A key indicator is Strategy's mNAV performance relative to its Bitcoin holdings.
At the end of 2024, the market was willing to pay a premium of up to 2.4 times to hold MSTR; however, with the recent stock price decline of over 60%, this premium has shrunk significantly to 1.07 times. From a valuation perspective, this means that the emotional bubble in the market has been significantly squeezed, and the current stock price is very close to its asset floor, providing a more cost-effective entry point for long-term Bitcoin bulls. However, Strategy's debt risk cannot be ignored. As of early 2026, the company's perpetual preferred equity reached $8.36 billion, exceeding its $8.21 billion convertible debt. While this conversion eliminates the refinancing pressure of maturing debt, it also brings continuous cash outflows. Strategy currently holds approximately $2.25 billion in cash reserves, while its annual dividend and interest obligations are approximately $876 million. At the current rate of expenditure, the company has approximately two and a half years of financial buffer. A more critical test will come in September 2027, when the $1.01 billion "sell option" on its 2028 notes may require a cash payment, depending on the share price performance at that time.
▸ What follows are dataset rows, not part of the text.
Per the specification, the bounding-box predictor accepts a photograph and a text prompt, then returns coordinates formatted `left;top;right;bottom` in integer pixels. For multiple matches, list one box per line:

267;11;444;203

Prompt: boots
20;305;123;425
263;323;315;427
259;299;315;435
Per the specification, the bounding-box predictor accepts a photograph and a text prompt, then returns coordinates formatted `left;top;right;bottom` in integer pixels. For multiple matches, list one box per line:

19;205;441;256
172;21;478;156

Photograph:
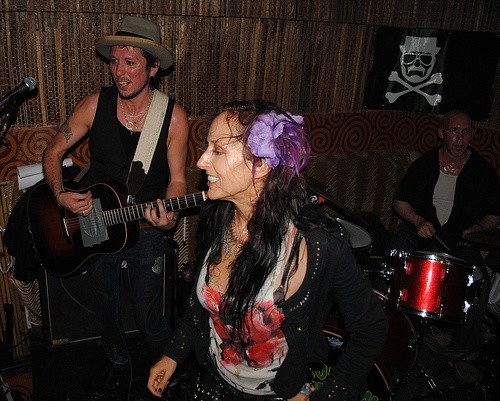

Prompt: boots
90;359;143;401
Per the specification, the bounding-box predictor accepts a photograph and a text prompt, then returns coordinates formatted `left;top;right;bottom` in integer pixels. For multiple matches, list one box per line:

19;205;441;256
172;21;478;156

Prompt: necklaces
224;220;245;260
119;90;154;131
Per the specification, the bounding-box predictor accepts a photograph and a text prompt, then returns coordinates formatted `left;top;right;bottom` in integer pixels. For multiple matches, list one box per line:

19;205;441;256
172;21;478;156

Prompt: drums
333;217;373;262
396;248;470;325
322;272;418;394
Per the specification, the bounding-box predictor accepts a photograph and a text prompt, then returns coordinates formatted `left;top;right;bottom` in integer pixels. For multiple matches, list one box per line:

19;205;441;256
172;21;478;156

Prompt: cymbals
465;227;500;248
307;176;350;213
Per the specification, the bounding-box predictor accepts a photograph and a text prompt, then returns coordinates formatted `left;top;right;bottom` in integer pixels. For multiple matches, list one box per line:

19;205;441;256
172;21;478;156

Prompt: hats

At the same time, we can combine Forbes' views to summarize the following three scenarios for the future market:
Scenario 1 (Basic Assumption): If Bitcoin maintains a sideways trend between $85,000 and $100,000, the market will enter a period of patience testing.
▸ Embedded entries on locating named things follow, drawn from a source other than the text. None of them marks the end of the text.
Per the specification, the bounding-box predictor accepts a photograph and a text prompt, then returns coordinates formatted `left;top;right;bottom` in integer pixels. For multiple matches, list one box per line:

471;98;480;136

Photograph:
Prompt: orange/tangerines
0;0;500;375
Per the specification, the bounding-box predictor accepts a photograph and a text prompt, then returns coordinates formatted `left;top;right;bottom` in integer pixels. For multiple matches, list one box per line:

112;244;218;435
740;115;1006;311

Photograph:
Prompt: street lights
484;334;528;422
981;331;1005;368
Scenario 1 (Basic Assumption): If Bitcoin maintains a sideways trend between $85,000 and $100,000, the market will enter a period of patience testing.
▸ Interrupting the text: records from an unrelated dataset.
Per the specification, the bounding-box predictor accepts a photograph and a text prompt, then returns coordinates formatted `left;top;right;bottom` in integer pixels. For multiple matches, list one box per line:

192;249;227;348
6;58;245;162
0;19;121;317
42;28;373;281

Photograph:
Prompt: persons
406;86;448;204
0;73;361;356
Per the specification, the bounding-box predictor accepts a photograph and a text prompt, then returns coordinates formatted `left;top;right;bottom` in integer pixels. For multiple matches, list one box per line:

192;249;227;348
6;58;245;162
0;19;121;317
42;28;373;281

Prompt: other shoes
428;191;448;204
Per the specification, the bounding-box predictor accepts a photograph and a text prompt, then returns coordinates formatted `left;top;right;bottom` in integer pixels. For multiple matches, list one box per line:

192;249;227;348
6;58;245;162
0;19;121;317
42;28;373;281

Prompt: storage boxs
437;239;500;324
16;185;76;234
... Limited by macroeconomic policy uncertainty, geopolitical instability, and the lack of new large institutional buying groups, Strategy's premium is expected to remain low, with the stock price expected to fluctuate between $150 and $250. Scenario Two (Optimistic Outlook): If Bitcoin breaks through the $100,000 mark and challenges $150,000, Strategy is expected to reignite its "leveraged long" momentum. According to analysis by Canaccord Genuity and Bernstein (see https://www.quiverquant.com/news/MicroStrategyStockOpinionsonRecentBitcoinAcquisition), the target price could return to above $450. For investors seeking excess returns, Strategy remains the most powerful leveraged Bitcoin investment in the current capital market.
Scenario 3 (Pessimistic Expectation): This is the scenario most feared by critics like Peter Schiff. If the price of Bitcoin falls below $80,000, or even approaches the average cost line of $76,000, the company will find it difficult to maintain its buying power through low-cost financing tools; more seriously, the accumulated dividends from perpetual preferred shares will also face enormous financial pressure, potentially triggering a vicious cycle where asset value and financing capacity mutually undermine each other.
Market "consensus" is in a fragile period; whether or not to go long depends on investors' risk appetite.
Should we go long on Strategy (MSTR) now?
The argument for going long is that the premium has been reset (mNAV has dropped from a high of $2.4 to $1.07), and the risk has been largely released. If one agrees that Bitcoin below $100,000 represents a serious "value mismatch," then Strategy is the best leverage to amplify profits. A more conservative view is that macroeconomic policy uncertainty, geopolitical turmoil, continued outflows from ETFs, and corporate hesitancy indicate that market consensus is fragile. Strategy alone cannot withstand the overall macroeconomic pull; it may only provide a floor. Ultimately, the answer depends on the investor's risk appetite. For those who believe gold will eventually prevail, this is an entry opportunity after the premium has been reduced; however, for those seeking stability, remaining neutral may be a more rational choice until Wall Street institutions resume net inflows.